> Task to carry out
Set down every one of the following lines verbatim, with each character, number, and line break unchanged.

> Data provided

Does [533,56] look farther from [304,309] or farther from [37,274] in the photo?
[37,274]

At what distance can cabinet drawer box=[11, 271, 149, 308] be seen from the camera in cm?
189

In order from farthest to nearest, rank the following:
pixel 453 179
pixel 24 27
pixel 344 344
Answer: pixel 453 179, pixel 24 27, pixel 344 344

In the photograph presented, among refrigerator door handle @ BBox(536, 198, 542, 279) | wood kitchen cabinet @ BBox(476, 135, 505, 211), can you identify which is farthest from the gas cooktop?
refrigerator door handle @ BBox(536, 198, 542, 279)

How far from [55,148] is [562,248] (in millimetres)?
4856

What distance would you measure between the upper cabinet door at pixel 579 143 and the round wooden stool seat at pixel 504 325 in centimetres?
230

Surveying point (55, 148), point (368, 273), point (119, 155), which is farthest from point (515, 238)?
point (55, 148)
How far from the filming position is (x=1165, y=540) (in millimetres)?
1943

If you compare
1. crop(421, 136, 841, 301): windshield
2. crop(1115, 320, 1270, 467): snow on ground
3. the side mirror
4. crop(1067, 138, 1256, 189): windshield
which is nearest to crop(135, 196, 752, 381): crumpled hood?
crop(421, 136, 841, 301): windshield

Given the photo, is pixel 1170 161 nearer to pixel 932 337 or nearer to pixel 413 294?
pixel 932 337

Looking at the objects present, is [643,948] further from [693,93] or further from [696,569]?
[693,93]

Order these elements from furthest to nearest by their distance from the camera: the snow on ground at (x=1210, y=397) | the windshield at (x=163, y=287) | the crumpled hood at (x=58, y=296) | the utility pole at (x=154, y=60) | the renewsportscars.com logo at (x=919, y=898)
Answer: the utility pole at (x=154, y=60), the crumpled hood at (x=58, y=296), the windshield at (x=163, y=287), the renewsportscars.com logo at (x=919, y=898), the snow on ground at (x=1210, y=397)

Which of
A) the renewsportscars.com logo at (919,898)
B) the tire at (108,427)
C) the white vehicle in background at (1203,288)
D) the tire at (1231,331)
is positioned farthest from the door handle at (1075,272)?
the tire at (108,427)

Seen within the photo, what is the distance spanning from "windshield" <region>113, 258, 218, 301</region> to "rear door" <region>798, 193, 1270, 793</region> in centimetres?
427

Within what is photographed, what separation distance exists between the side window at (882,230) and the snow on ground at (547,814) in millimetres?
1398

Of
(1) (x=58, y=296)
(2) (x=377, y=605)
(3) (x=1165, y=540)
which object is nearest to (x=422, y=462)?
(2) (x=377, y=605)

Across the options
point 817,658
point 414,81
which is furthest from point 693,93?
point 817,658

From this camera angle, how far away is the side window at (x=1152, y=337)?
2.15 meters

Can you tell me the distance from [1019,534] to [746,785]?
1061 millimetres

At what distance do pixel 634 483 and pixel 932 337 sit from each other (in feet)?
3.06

> Written solution
Does [533,56] look farther from [304,309] or farther from [37,274] in the photo?
[37,274]

At what distance can cabinet drawer box=[11, 271, 149, 308] be seen from the camera in cm?
189

In order from farthest to nearest, rank the following:
pixel 453 179
pixel 24 27
pixel 344 344
Answer: pixel 453 179, pixel 24 27, pixel 344 344

In the photograph presented, among refrigerator door handle @ BBox(536, 198, 542, 279) | wood kitchen cabinet @ BBox(476, 135, 505, 211), can you identify which is farthest from the gas cooktop?
refrigerator door handle @ BBox(536, 198, 542, 279)

How far from [55,148] is [562,248] (in millimetres)?
4856

What distance would you measure between the upper cabinet door at pixel 579 143 and the round wooden stool seat at pixel 504 325 in centimetres?
230

Surveying point (55, 148), point (368, 273), point (119, 155), which is farthest from point (515, 238)?
point (55, 148)
How far from the filming position is (x=1165, y=540) (in millimetres)?
1943

If you compare
1. crop(421, 136, 841, 301): windshield
2. crop(1115, 320, 1270, 467): snow on ground
3. the side mirror
4. crop(1067, 138, 1256, 189): windshield
which is nearest to crop(135, 196, 752, 381): crumpled hood?
crop(421, 136, 841, 301): windshield

Given the photo, is pixel 1170 161 nearer to pixel 932 337 or nearer to pixel 413 294?
pixel 932 337

Looking at the objects present, is [643,948] further from [693,93] or further from [696,569]?
[693,93]

Order these elements from furthest to nearest by their distance from the camera: the snow on ground at (x=1210, y=397) | the windshield at (x=163, y=287) | the crumpled hood at (x=58, y=296) | the utility pole at (x=154, y=60) | the renewsportscars.com logo at (x=919, y=898)
Answer: the utility pole at (x=154, y=60), the crumpled hood at (x=58, y=296), the windshield at (x=163, y=287), the renewsportscars.com logo at (x=919, y=898), the snow on ground at (x=1210, y=397)

Which of
A) the renewsportscars.com logo at (919,898)
B) the tire at (108,427)
C) the white vehicle in background at (1203,288)
D) the tire at (1231,331)
is positioned farthest from the door handle at (1075,272)?
the tire at (108,427)

Seen within the photo, what is the distance spanning from "windshield" <region>113, 258, 218, 301</region> to "rear door" <region>798, 193, 1270, 793</region> in centimetres?
427

Within what is photographed, what separation distance exists between the side window at (882,230) and the snow on ground at (547,814) in millimetres?
1398

Of
(1) (x=58, y=296)
(2) (x=377, y=605)
(3) (x=1165, y=540)
which object is nearest to (x=422, y=462)?
(2) (x=377, y=605)

Across the options
point 817,658
point 414,81
which is furthest from point 693,93?
point 817,658

From this camera angle, how far away is the side window at (x=1152, y=337)?
2.15 meters

Can you tell me the distance from [1019,534] to [746,785]?
1061 millimetres

At what distance do pixel 634 483 and pixel 932 337 sit from each other (in feet)?
3.06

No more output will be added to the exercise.